SHORT TASK
Repeat each entry as written, dropping any picture you find.

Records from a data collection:
========================================================================

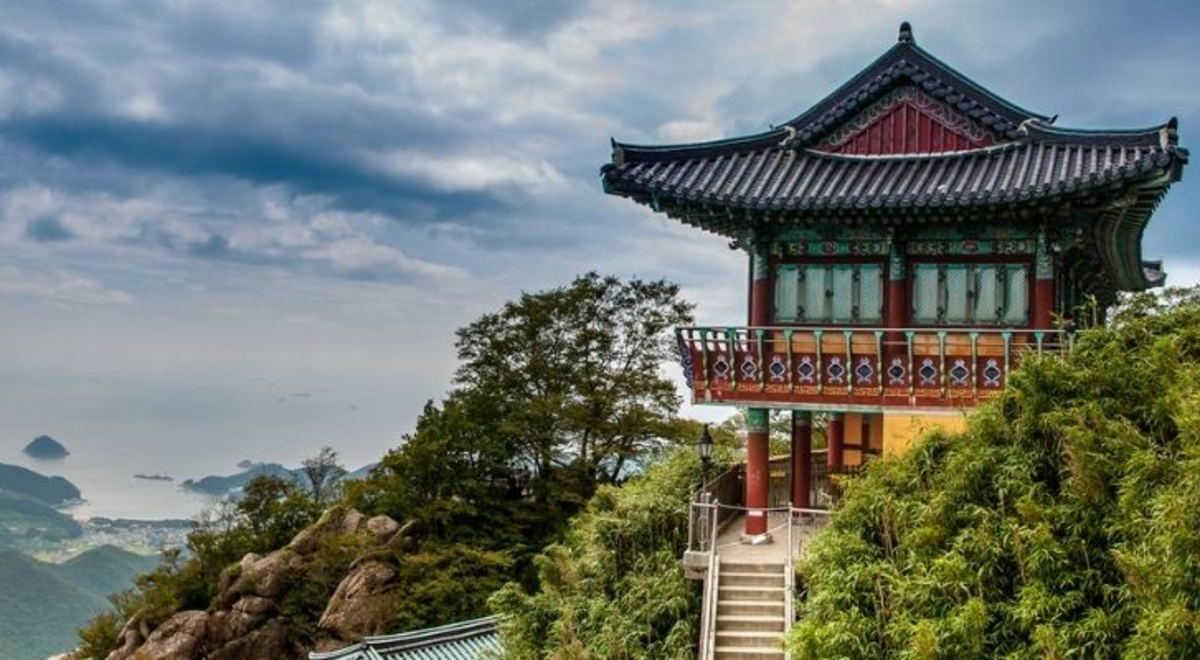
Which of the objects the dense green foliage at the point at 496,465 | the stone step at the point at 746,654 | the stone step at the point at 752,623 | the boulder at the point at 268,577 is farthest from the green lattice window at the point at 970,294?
the boulder at the point at 268,577

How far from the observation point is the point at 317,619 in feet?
102

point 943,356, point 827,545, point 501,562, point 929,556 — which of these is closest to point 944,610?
point 929,556

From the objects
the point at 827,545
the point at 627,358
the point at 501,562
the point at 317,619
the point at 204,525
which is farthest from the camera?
the point at 204,525

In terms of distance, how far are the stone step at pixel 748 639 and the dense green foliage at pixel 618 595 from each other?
0.74 m

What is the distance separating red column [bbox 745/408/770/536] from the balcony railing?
0.55 m

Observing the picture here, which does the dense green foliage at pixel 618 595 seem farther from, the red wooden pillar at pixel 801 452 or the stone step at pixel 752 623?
the red wooden pillar at pixel 801 452

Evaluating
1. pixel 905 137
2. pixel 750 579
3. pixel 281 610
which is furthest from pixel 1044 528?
pixel 281 610

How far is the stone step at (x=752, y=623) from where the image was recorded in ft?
43.9

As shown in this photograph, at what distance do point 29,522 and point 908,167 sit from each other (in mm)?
177594

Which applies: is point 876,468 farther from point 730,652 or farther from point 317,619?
point 317,619

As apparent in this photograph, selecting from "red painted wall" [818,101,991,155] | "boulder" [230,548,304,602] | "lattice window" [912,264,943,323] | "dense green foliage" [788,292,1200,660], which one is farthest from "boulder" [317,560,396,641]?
"red painted wall" [818,101,991,155]

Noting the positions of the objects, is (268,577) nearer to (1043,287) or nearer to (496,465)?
(496,465)

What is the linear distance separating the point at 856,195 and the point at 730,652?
7328mm

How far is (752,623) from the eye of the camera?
529 inches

========================================================================

FINISHED TASK
Which of the objects the dense green foliage at the point at 496,465 | the stone step at the point at 746,654 | the stone step at the point at 752,623 | the boulder at the point at 268,577 is farthest from the green lattice window at the point at 970,294?
the boulder at the point at 268,577

How far from the observation point is the point at 317,619 in feet?
102

point 943,356, point 827,545, point 501,562, point 929,556 — which of these is closest to point 944,610?
point 929,556

From the objects
the point at 827,545
the point at 627,358
the point at 501,562
the point at 317,619
the point at 204,525
which is farthest from the camera?
the point at 204,525

In terms of distance, how far are the stone step at pixel 748 639 and the dense green foliage at pixel 618 595 from each other?
0.74 m

What is the distance separating red column [bbox 745/408/770/536] from the balcony railing?
0.55 m

Observing the picture here, which does the dense green foliage at pixel 618 595 seem farther from, the red wooden pillar at pixel 801 452 or the stone step at pixel 752 623?
the red wooden pillar at pixel 801 452

Evaluating
1. pixel 905 137
2. pixel 750 579
3. pixel 281 610
which is furthest from pixel 1044 528?
pixel 281 610

How far is the stone step at (x=752, y=623) from where the image was recorded in ft?
43.9

As shown in this photograph, at what distance do point 29,522 and point 908,167 sit from each other (in mm)?
177594

Which applies: is point 876,468 farther from point 730,652 or farther from point 317,619?
point 317,619

As apparent in this photograph, selecting from "red painted wall" [818,101,991,155] | "boulder" [230,548,304,602] | "lattice window" [912,264,943,323] | "dense green foliage" [788,292,1200,660], which one is farthest from "boulder" [317,560,396,641]?
"red painted wall" [818,101,991,155]

Noting the positions of the objects, is (268,577) nearer to (1043,287) or nearer to (496,465)?
(496,465)

What is the linear distance separating the point at 856,195 and the point at 730,652?
7328mm

How far is (752,623) from the eye of the camera?
529 inches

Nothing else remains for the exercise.